■ WORK ORDER: In the Hakai ML Train repository page, retype the passage from "HakaiInstitute/hakai-ml-train" up to and including "the Kelp-o-Matic ecosystem.".

■ TEXT PASSAGE:
[Start of section]

Skip to content

HakaiInstitute/hakai-ml-train

Repository files navigation

Hakai ML Train

Deep learning models and training configuration for semantic segmentation in marine ecology applications, specifically kelp and mussel detection from aerial/drone imagery. This is the training component of the Kelp-o-Matic ecosystem.

Project Overview

This repository provides PyTorch Lightning-based training infrastructure for computer vision models used in marine ecology research. The models perform semantic segmentation on aerial imagery to detect kelp forests and mussel beds.

Key Features:

  • Configurable training pipelines via YAML configs
  • Support for multiple architectures (UNet++, SegFormer, UperNet, etc.) via segmentation-models-pytorch
  • Integration with Weights & Biases for experiment tracking
  • Model export to ONNX and TorchScript for production deployment
  • Built-in data augmentation and preprocessing with Albumentations
  • Efficient preprocessing pipeline for GeoTIFF imagery

Environment Setup

Prerequisites

  • Python 3.12+
  • uv package manager

Installation

  1. Clone the repository:

    git clone <repository-url>
    cd hakai-ml-train
  2. Install dependencies with uv:

    # Installs dependencies and creates virtual environment
    uv sync
    
    # For development (includes Jupyter, pre-commit, etc.)

[End of section]

■ RECORDS:
[Start of section]

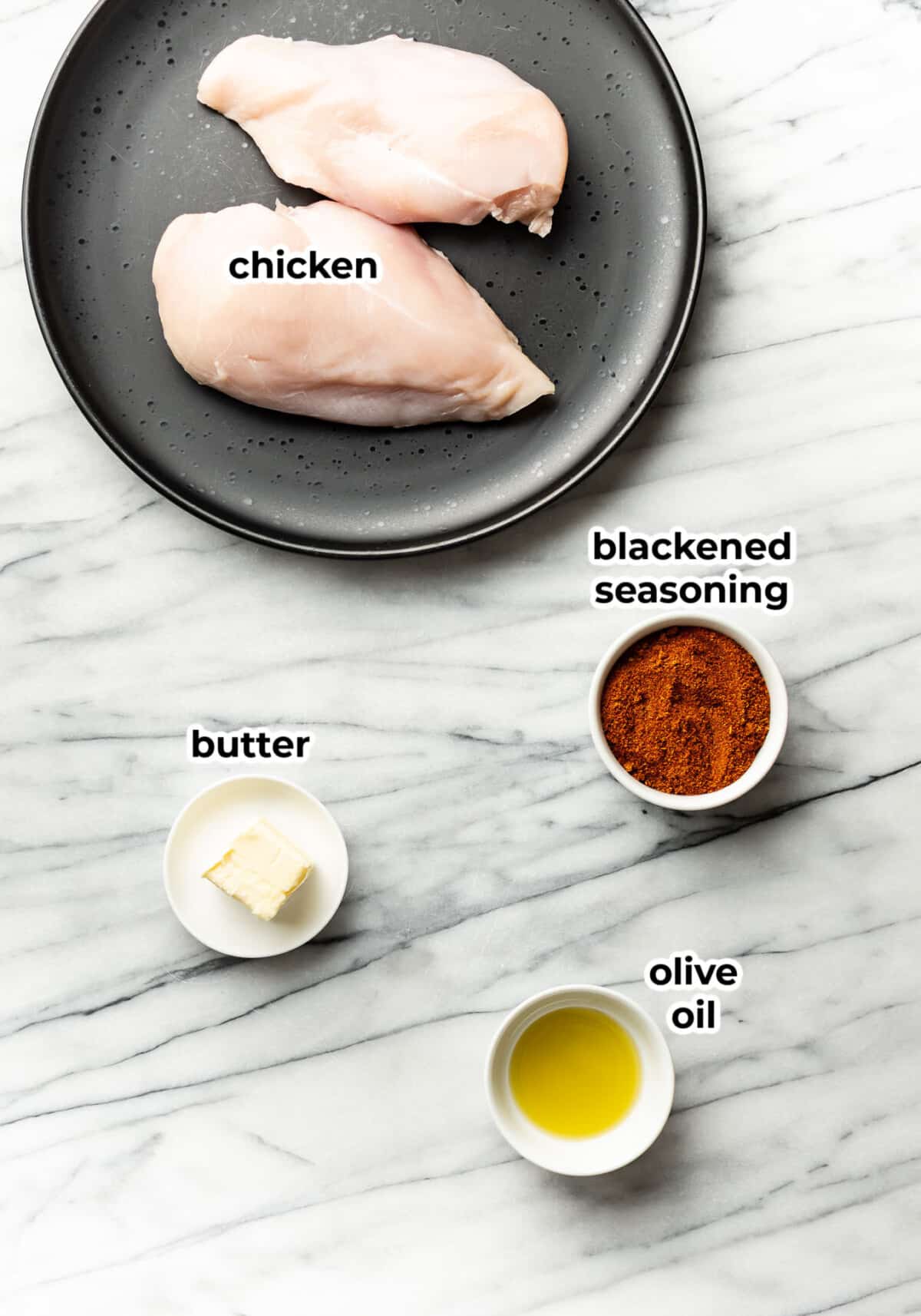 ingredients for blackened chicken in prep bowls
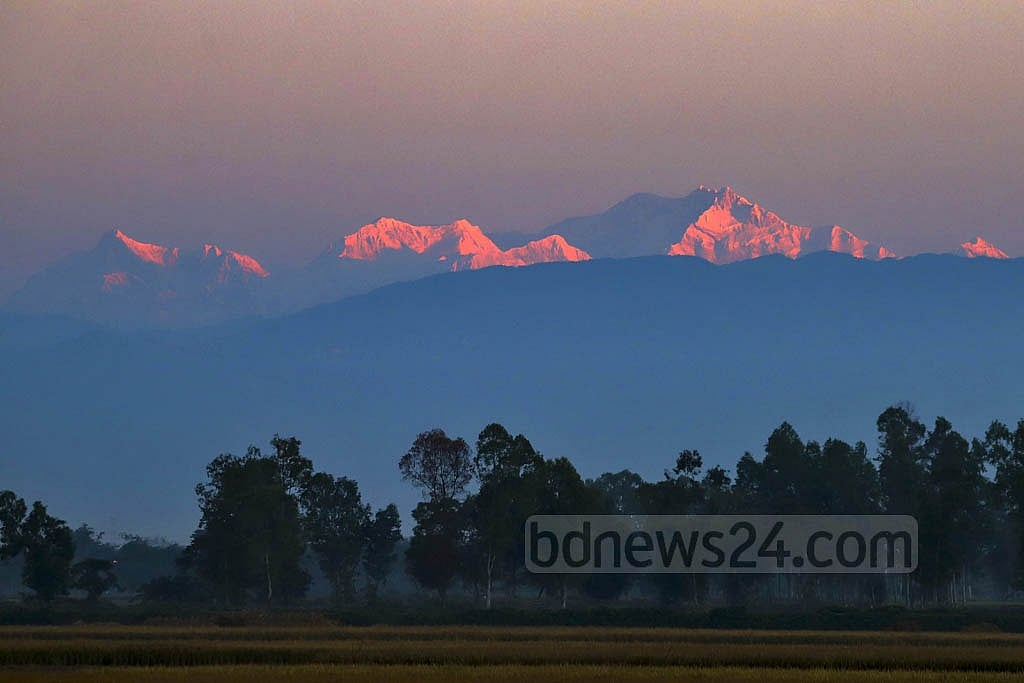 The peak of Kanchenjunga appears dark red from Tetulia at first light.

[End of section]
[Start of section]

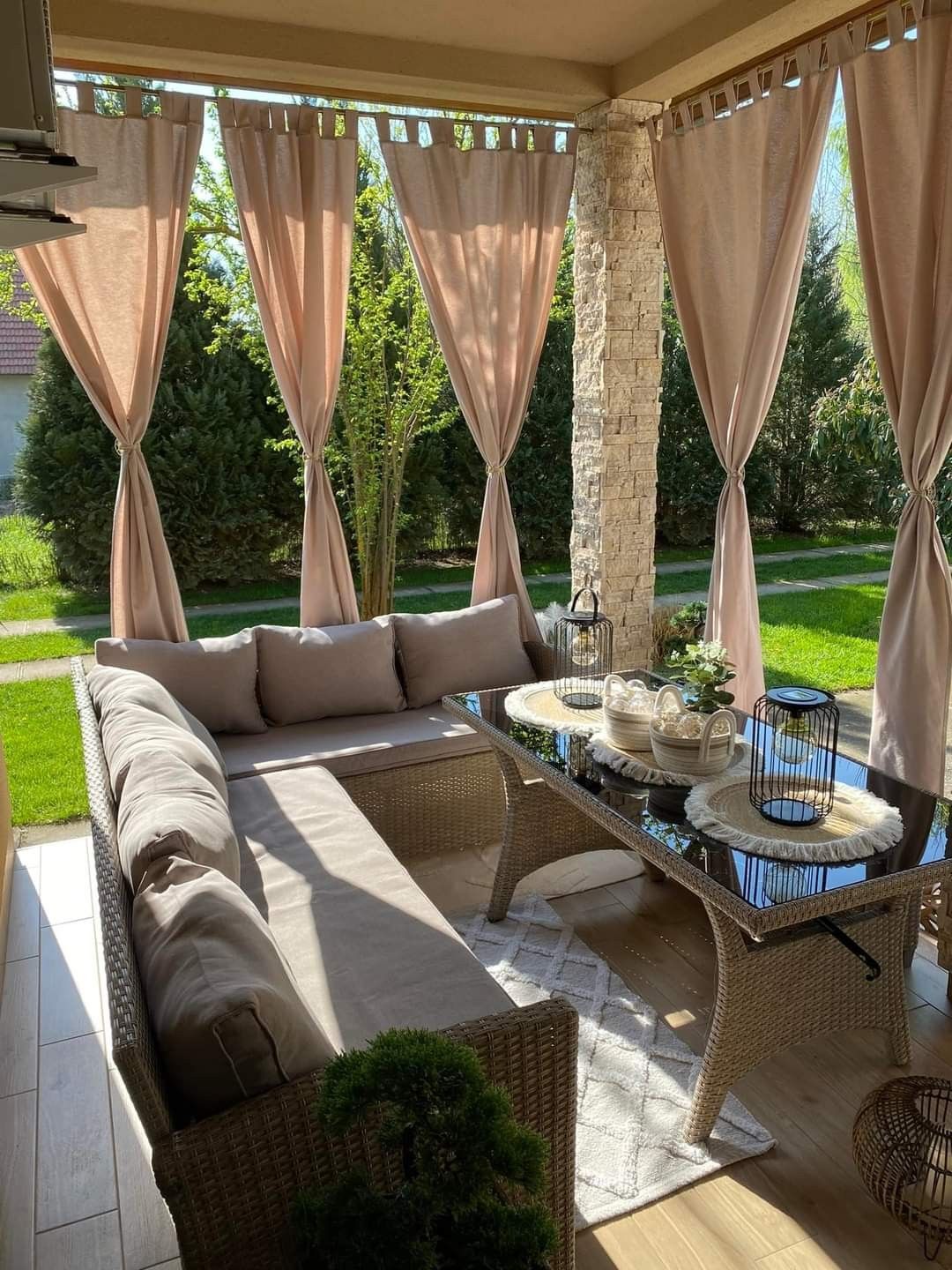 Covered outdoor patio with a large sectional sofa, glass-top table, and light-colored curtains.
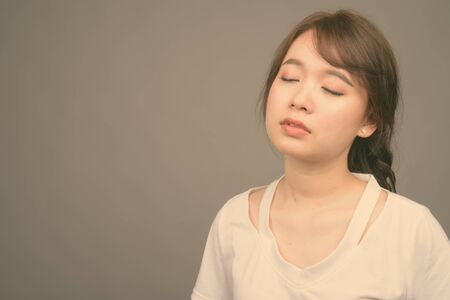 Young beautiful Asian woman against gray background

[End of section]
[Start of section]

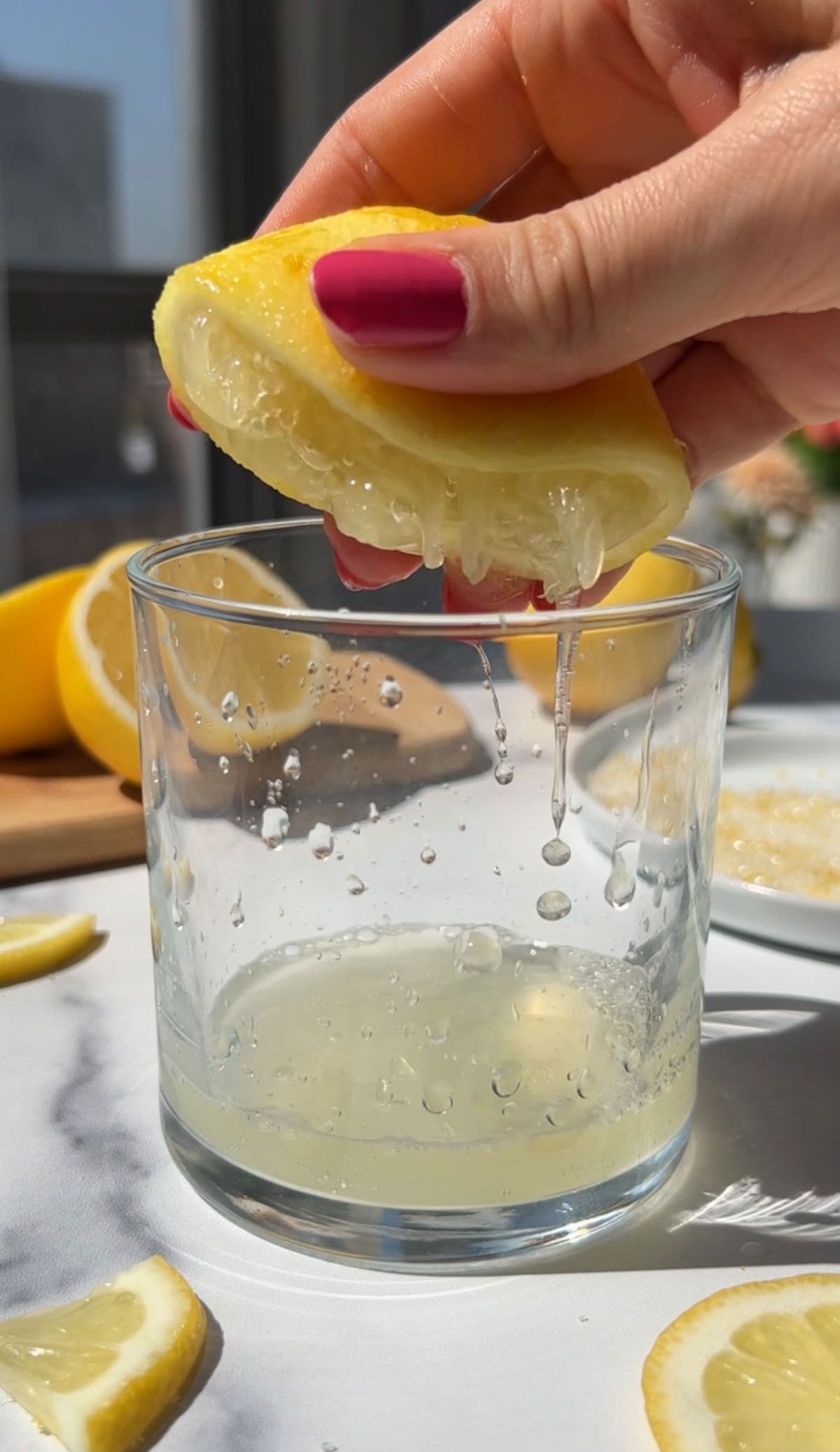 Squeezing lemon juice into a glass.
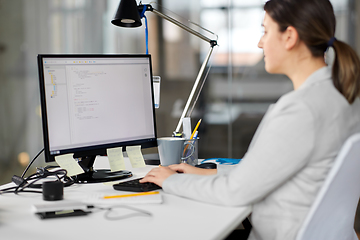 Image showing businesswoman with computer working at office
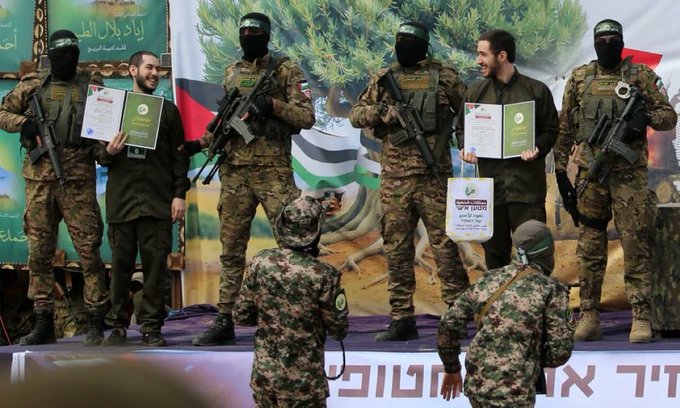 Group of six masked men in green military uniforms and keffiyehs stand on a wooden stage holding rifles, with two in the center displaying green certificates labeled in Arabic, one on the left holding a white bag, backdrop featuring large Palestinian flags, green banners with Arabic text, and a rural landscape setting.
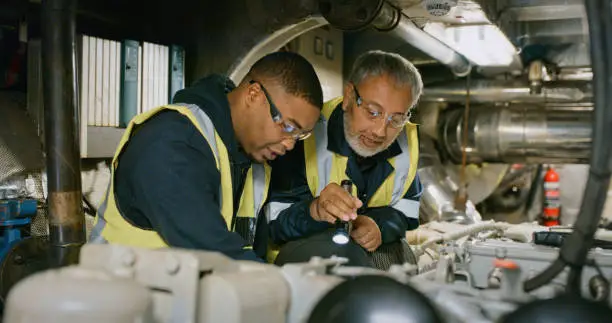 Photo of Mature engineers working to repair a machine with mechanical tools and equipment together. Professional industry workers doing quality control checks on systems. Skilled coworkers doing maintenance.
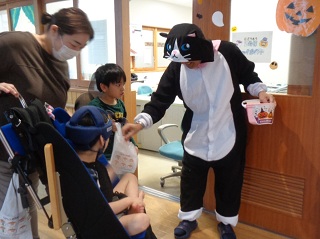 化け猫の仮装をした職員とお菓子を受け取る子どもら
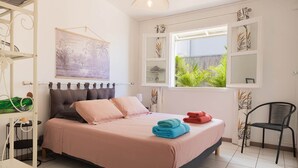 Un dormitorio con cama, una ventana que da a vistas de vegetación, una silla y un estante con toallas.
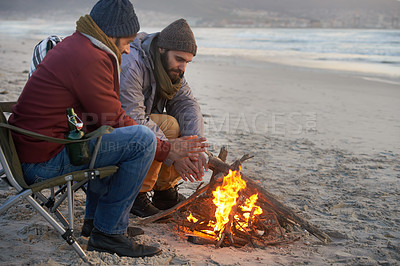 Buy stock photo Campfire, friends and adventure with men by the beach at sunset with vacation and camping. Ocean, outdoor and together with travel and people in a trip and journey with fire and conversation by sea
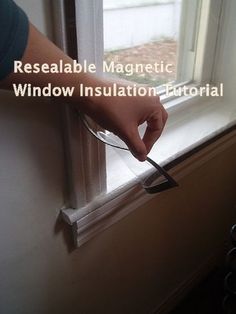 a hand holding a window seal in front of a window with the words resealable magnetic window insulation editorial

[End of section]

■ OUTPUT FOR THIS TASK:
HakaiInstitute/hakai-ml-train

Repository files navigation

Hakai ML Train

Deep learning models and training configuration for semantic segmentation in marine ecology applications, specifically kelp and mussel detection from aerial/drone imagery. This is the training component of the Kelp-o-Matic ecosystem.